Memphis Daily Post
- Type: Daily newspaper
- Publisher: John Eaton
- Founded: January 1866
- Political alignment: Republican
- Ceased publication: September 11, 1869

= Memphis Post =

Defunct newspaper

The Memphis Daily Post was an African American daily newspaper that reported on the lives of freedmen in Memphis, Tennessee, after the American Civil War.

==History==
The newspaper was founded by John Eaton, former Superintendent for Negro Affairs in the Department of the Tennessee, and began publication in January 1866. John Eaton was the chief editor and his brother Lucian worked as assistant editor.

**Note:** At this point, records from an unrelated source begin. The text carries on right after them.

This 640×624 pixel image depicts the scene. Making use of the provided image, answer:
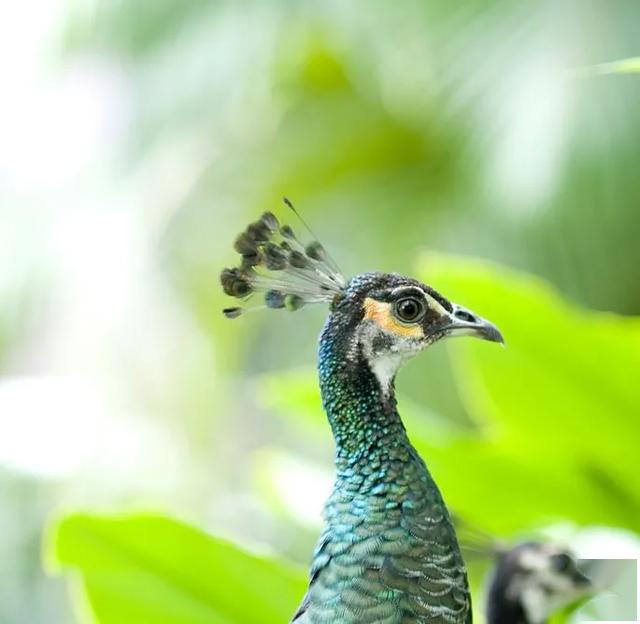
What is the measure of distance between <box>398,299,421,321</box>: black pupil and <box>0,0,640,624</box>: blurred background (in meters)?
→ 1.31

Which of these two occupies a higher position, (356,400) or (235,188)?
(235,188)

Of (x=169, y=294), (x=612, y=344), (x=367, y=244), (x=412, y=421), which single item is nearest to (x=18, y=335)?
(x=169, y=294)

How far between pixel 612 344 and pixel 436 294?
1.23 ft

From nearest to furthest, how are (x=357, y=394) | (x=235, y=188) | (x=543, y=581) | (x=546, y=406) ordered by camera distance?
(x=357, y=394) < (x=543, y=581) < (x=546, y=406) < (x=235, y=188)

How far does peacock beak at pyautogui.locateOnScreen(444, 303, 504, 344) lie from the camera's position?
0.38m

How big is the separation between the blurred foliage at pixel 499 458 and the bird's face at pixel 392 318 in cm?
26

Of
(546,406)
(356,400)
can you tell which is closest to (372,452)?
(356,400)

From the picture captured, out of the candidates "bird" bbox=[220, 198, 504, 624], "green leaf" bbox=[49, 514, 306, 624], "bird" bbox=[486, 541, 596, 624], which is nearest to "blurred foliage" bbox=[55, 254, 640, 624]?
"green leaf" bbox=[49, 514, 306, 624]

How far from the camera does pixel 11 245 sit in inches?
96.7

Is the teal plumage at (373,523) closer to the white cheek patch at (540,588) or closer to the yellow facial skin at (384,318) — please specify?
the yellow facial skin at (384,318)

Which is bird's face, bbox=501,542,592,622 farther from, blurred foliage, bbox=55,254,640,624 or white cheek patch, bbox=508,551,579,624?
blurred foliage, bbox=55,254,640,624

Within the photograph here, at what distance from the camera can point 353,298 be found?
1.24ft

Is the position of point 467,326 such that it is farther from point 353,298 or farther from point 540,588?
point 540,588

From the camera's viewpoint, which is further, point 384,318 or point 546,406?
point 546,406
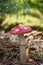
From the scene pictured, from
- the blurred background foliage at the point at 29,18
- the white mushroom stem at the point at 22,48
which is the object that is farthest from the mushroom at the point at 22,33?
the blurred background foliage at the point at 29,18

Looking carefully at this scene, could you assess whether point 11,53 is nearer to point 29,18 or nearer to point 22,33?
point 22,33

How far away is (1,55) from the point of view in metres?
3.79

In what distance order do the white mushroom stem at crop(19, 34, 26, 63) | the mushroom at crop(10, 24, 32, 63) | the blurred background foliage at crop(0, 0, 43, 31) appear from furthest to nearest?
the blurred background foliage at crop(0, 0, 43, 31) < the white mushroom stem at crop(19, 34, 26, 63) < the mushroom at crop(10, 24, 32, 63)

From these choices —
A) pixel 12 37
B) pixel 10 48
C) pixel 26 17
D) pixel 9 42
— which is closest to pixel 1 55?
pixel 10 48

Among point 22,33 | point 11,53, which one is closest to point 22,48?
point 22,33

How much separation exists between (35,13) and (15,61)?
9.20 feet

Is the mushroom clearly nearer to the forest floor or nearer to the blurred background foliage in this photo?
the forest floor

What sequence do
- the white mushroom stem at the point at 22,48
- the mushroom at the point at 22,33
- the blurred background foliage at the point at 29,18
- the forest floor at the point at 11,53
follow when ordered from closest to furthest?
the mushroom at the point at 22,33
the white mushroom stem at the point at 22,48
the forest floor at the point at 11,53
the blurred background foliage at the point at 29,18

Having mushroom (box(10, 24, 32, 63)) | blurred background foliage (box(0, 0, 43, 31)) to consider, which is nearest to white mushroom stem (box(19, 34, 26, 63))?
mushroom (box(10, 24, 32, 63))

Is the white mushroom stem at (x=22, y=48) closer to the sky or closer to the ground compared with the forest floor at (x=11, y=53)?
closer to the sky

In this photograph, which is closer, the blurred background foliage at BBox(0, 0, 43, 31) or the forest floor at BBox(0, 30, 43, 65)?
the forest floor at BBox(0, 30, 43, 65)

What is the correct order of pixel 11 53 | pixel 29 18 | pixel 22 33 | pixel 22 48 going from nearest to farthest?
1. pixel 22 33
2. pixel 22 48
3. pixel 11 53
4. pixel 29 18

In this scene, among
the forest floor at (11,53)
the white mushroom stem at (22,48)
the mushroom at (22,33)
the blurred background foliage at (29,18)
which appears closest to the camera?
the mushroom at (22,33)

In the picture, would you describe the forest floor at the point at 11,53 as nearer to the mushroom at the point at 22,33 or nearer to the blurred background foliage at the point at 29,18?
the mushroom at the point at 22,33
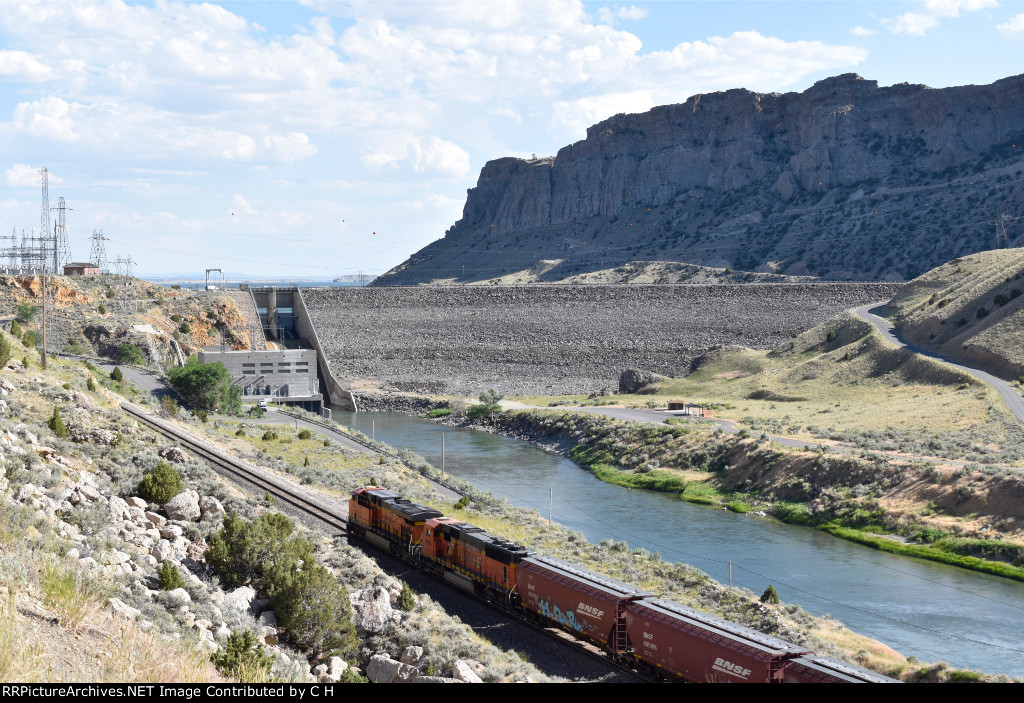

The paper was unable to receive high advertising revenue due to its support for civil rights and most of its subscribers were poor, so it discontinued publication after four years. In its four years of publication, the newspaper's name was changed four times. From January 15, 1866, to February 10, 1866, the newspaper was published as the Memphis Morning Post. From February 11, 1866, to February 25, 1866, the paper was published as the Memphis Post. For a majority of its publication from February 27, 1866, to April 25, 1868, it was published as the Memphis Daily Post. It was called the Memphis Evening Post from April 27, 1868, to September 11, 1869, when it ceased publication.

The paper was moderately Republican and was focused on equality. The paper offered support for the Alaska Purchase, stating that it would allow the United States to grow its commerce in the Pacific.

==Weekly==
From February 17, 1866, to December 23, 1869, Eaton published a weekly version of the paper called the Memphis Weekly Post.